## [Texte fourni]
Sdbpro – Combien d’exposants sont déjà inscrits à ISH ?
Michael Scherpe – Nous aurons environ 2 000 exposants, à peu près équitablement répartis entre le sanitaire et le chauffage. Ce n’est pas parce qu’il en manque quelques-uns, certes importants, qu’ils sont moins nombreux au final. D’autres profitent des places libérées, notamment des italiens, des turcs et des français. Le pourcentage d’exposants étrangers à ISH est grand, de l’ordre de 70 %. C’est la première plateforme mondiale dans le domaine.
Sdbpro – Combien de visiteurs espérez-vous ?
Michael Scherpe – Depuis le Covid, les prévisions sont devenues difficiles. Néanmoins, nous anticipons une baisse des visiteurs venus de l’international, à cause des contraintes mises en place, comme celles pour la Chine. Nous prévoyons un recul de 20 %. Mais le visitorat reste énorme ! Quand je pense à ISH dans les années 1980 : il était beaucoup plus petit, et pourtant… De nombreuses manifestations et conférences sont organisées par les syndicats, il est vrai en anglais ou en allemand. Mais il y a beaucoup d’innovations à découvrir pour les visiteurs français, par exemple en matière d’énergie. Voir comment l’Allemagne va évoluer sans le nucléaire est intéressant pour les Français… Au-delà des pompes à chaleur, il y a pour les professionnels des solutions à découvrir. Mais le nombre de visiteurs Français reste faible si l’on considère la proximité avec Francfort… Peut-être sont-ils moins enclins à se déplacer, parce que le temps coûte de l’argent.
Repères
♦ ISH 2023 est programmé du lundi 13 au vendredi 17 mars.
♦ Lors de la précédente édition, en 2019, le salon a accueilli 2 551 exposants, dont 61 français, et 188 234 visiteurs, dont 5 174 français.

## [Problèmes à résoudre]
**A.** D'après l'entretien sur le salon ISH, quel recul des visiteurs venus de l'international est prévu ?
**B.** Selon l'entretien sur le salon ISH, quelles sont toutes les nationalités d'exposants citées comme profitant des places libérées ?
**C.** Recopiez l'entretien sur le salon ISH de « Michael Scherpe – Nous » à « visiteurs espérez-vous ? ».

## [Enregistrements]
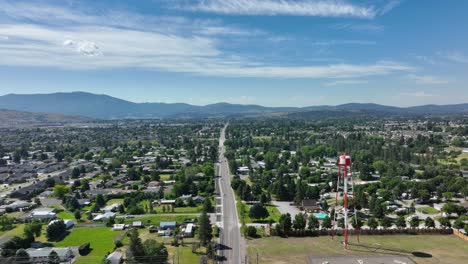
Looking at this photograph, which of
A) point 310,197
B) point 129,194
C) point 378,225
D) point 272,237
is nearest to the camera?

## [Résultats de l'exercice]
**A.** Un recul de 20 %.

**B.** Les Italiens, les Turcs et les Français.

**C.**
Michael Scherpe – Nous aurons environ 2 000 exposants, à peu près équitablement répartis entre le sanitaire et le chauffage. Ce n’est pas parce qu’il en manque quelques-uns, certes importants, qu’ils sont moins nombreux au final. D’autres profitent des places libérées, notamment des italiens, des turcs et des français. Le pourcentage d’exposants étrangers à ISH est grand, de l’ordre de 70 %. C’est la première plateforme mondiale dans le domaine.
Sdbpro – Combien de visiteurs espérez-vous ?